Advanced Cloud Operations Engineer
oraclecloud
Job Description
Provides comprehensive day‑to‑day monitoring and operational support for all ACDE Azure Cloud Infrastructure environments, including all associated subscriptions, resources, certificates, and connectivity components. Ensures continuous oversight of system health by monitoring alert dashboards, reviewing critical event and system logs, and proactively identifying, troubleshooting, and resolving operational issues.
Oversees and maintains reliable communication pathways between DN IT environments and Azure private VNets, ensuring secure and efficient routing of data across all ACDE services. Maintains responsibility for performance, stability, and 24×7 availability of cloud-hosted solutions.

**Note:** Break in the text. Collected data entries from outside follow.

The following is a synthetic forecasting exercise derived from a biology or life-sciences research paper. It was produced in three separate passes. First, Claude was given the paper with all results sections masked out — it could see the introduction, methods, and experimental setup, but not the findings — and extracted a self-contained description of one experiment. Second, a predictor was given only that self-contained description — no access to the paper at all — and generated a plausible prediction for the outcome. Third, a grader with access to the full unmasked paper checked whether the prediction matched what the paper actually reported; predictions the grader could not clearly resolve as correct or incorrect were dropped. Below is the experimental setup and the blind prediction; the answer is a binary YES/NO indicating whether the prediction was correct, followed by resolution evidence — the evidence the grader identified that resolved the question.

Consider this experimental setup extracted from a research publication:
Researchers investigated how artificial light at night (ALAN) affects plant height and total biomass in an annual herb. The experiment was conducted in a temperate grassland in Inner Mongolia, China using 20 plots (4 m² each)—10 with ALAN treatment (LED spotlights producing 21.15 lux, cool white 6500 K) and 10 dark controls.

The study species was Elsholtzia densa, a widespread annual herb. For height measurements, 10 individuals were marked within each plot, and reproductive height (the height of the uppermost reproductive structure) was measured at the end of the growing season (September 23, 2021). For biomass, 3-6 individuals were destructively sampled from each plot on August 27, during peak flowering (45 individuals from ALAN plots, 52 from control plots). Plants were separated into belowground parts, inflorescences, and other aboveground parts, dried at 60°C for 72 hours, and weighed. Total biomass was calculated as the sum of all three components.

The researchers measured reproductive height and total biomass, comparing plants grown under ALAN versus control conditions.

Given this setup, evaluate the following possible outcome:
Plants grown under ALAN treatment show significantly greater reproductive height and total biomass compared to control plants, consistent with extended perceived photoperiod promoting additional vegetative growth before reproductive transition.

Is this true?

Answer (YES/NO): NO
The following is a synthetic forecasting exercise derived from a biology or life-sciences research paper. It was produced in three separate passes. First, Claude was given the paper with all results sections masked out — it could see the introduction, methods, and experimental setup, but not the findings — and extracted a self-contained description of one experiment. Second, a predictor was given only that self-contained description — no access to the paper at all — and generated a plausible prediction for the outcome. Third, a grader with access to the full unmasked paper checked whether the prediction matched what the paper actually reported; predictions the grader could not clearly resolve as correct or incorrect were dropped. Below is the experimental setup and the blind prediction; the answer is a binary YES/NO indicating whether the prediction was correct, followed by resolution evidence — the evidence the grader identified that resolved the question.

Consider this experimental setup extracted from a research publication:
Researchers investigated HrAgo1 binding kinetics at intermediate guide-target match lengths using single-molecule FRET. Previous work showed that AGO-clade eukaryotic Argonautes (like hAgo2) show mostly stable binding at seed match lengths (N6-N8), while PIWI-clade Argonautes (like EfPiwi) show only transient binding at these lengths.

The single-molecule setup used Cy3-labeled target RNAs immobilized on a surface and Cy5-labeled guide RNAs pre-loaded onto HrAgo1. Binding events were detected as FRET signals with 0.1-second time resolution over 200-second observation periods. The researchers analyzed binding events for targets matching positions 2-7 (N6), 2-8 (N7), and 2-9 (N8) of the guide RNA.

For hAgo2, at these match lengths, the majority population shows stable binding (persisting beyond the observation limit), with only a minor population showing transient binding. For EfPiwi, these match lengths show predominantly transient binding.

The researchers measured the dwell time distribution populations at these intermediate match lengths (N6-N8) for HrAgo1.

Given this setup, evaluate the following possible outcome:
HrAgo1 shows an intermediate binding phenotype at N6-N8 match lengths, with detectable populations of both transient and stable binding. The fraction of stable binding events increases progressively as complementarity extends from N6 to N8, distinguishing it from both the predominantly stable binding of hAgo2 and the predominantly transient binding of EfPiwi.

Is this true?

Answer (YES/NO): NO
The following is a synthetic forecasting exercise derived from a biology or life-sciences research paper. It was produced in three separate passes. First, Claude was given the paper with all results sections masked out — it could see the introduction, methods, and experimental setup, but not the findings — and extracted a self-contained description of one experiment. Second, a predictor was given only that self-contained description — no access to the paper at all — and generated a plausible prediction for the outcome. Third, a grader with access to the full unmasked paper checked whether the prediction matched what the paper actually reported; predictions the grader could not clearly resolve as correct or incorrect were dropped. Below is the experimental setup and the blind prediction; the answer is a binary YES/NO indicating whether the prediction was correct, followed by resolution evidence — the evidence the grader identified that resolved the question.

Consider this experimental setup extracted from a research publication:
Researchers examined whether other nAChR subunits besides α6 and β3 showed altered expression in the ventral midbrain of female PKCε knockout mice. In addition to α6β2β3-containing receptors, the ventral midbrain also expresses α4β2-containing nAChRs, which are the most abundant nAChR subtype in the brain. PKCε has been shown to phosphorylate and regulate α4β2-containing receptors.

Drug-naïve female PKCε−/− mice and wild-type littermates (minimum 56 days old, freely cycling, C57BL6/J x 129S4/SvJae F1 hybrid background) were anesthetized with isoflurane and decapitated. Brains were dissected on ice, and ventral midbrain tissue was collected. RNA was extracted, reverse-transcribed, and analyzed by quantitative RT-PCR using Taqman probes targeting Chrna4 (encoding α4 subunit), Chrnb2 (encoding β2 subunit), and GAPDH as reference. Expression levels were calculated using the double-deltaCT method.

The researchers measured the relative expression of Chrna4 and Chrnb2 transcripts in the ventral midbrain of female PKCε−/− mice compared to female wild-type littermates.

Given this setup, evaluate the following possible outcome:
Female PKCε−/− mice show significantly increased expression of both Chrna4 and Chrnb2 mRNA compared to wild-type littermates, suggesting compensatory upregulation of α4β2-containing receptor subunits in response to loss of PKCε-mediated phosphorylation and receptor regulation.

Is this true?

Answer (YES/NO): NO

Manages capacity by performing up‑ and down‑scaling activities based on system load requirements. Executes deployments of technical changes, software updates, and cloud infrastructure enhancements. Administers certificate lifecycle management, including issuance, renewal, and rotation, to maintain security and compliance across the ACDE ecosystem.
Supports sprint-based development activities by providing cloud infrastructure monitoring, resource readiness, and operational enablement for evolving feature releases.
Responsibilities
- Monitor and support all ACDE Azure Cloud Infrastructure environments, including subscriptions, resources, certificates, data routing, and private VNet connectivity.

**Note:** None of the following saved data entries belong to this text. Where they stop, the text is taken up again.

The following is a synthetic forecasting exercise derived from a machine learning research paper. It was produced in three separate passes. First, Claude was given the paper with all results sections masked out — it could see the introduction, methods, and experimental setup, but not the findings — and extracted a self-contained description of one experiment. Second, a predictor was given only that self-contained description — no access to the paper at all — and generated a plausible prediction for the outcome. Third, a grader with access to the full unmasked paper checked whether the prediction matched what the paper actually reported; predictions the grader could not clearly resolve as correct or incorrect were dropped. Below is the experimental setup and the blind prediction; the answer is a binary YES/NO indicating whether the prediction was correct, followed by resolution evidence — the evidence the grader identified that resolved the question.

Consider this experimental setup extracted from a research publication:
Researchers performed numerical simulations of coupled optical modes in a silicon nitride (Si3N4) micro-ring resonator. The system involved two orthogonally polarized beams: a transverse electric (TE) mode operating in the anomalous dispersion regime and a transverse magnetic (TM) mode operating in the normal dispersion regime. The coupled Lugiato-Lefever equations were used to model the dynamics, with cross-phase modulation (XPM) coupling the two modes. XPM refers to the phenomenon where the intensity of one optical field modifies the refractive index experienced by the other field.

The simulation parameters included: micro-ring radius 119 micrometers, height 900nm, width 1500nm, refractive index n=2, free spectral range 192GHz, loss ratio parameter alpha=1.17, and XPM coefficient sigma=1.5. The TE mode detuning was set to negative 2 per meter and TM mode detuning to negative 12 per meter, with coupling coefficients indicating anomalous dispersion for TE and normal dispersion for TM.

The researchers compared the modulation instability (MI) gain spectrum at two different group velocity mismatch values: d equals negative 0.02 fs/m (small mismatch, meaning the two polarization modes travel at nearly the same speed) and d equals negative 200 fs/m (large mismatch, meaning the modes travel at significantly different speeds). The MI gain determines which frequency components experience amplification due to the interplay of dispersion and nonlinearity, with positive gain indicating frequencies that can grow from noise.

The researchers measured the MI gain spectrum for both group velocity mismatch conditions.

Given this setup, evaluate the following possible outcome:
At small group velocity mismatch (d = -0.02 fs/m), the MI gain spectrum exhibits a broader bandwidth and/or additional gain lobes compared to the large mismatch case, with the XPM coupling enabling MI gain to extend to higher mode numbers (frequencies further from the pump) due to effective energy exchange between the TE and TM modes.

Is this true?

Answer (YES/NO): NO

- Proactively analyze alerts and logs to identify, troubleshoot, and resolve operational and performance issues, ensuring 24×7 system availability.
- Collaborate with ACDE developers, data analysts, product teams, and security stakeholders to design cost‑effective, secure, and scalable cloud solutions.

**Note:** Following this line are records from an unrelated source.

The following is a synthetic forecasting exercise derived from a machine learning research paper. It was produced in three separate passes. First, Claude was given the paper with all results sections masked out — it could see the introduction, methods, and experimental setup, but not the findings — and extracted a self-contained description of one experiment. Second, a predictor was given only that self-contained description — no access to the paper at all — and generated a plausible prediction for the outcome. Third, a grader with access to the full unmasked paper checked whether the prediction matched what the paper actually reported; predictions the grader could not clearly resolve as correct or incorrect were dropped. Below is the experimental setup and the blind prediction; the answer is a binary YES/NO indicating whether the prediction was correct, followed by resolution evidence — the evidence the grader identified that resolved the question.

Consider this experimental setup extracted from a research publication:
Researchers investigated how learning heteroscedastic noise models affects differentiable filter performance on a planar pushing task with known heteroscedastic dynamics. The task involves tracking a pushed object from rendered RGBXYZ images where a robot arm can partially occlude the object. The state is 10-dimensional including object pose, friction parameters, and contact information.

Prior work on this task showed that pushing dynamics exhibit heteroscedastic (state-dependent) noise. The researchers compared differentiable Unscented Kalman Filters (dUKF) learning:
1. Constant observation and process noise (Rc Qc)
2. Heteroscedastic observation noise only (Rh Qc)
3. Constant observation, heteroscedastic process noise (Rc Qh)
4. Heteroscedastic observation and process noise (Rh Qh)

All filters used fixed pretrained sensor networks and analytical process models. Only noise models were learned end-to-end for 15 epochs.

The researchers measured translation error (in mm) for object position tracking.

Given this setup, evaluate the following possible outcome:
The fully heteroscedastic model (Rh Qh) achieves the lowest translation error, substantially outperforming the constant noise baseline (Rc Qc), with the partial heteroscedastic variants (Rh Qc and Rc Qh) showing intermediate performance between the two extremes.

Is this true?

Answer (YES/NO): NO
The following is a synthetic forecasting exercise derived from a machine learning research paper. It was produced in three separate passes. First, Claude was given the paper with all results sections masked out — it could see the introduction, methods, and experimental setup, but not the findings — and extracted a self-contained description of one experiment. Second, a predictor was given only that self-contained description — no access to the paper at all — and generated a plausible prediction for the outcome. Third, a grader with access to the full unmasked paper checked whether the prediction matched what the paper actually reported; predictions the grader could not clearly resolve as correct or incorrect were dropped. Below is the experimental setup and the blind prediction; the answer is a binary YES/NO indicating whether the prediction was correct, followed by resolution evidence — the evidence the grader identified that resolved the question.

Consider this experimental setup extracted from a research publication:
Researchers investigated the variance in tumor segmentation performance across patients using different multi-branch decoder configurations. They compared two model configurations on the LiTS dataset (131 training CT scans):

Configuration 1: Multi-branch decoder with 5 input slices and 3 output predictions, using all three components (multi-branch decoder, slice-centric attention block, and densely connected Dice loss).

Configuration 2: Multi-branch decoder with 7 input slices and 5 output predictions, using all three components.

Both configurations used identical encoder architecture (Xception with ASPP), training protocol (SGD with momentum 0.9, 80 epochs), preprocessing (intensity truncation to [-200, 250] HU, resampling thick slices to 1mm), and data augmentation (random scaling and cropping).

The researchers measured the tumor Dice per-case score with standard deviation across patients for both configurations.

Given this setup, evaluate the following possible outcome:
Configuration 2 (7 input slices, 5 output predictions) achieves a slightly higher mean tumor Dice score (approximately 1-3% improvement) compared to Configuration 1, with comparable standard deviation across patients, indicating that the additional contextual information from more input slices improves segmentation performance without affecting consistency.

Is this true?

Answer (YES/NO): NO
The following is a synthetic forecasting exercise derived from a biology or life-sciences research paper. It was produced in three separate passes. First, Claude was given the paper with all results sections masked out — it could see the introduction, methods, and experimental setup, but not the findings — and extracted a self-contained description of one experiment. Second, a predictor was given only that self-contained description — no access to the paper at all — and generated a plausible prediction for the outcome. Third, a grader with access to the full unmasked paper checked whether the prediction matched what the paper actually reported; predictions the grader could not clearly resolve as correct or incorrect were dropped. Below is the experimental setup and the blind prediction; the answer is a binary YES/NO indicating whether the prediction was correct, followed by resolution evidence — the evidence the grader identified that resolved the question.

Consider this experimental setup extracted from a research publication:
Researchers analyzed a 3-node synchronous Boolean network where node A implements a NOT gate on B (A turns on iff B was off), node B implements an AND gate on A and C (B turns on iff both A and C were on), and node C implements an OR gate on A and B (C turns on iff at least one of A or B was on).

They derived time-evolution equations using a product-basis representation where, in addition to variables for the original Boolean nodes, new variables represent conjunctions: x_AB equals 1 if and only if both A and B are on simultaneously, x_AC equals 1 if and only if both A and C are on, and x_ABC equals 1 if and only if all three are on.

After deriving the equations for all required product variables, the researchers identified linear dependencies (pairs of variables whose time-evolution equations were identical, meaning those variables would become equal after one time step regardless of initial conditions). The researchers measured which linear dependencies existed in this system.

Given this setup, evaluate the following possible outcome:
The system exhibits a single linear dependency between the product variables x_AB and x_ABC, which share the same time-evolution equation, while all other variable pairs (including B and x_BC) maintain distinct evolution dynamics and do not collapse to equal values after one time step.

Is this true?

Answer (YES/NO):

- Lead incident resolution efforts, performing root‑cause analysis and implementing sustainable fixes.
- Deploy and configure cloud infrastructure and applications through automation tools including certificate lifecycle tasks.
- Implement code‑level changes for custom automations and operational tooling that support sprint development and ongoing feature readiness.
- Manage capacity and optimize cloud performance through scaling, resource tuning, and continuous evaluation of system health and cost efficiency.
- Support AKS (Azure Kubernetes Service) workloads, including Docker‑based deployments, troubleshooting, and performance optimization.
- Recommend improvements for security, reliability, and cost savings, evaluating new Azure services and technologies for ACDE adoption.
- Ensure reliable communication and secure data routing between DN IT environments and Azure private VNets, maintaining connectivity, performance, and security across ACDE systems.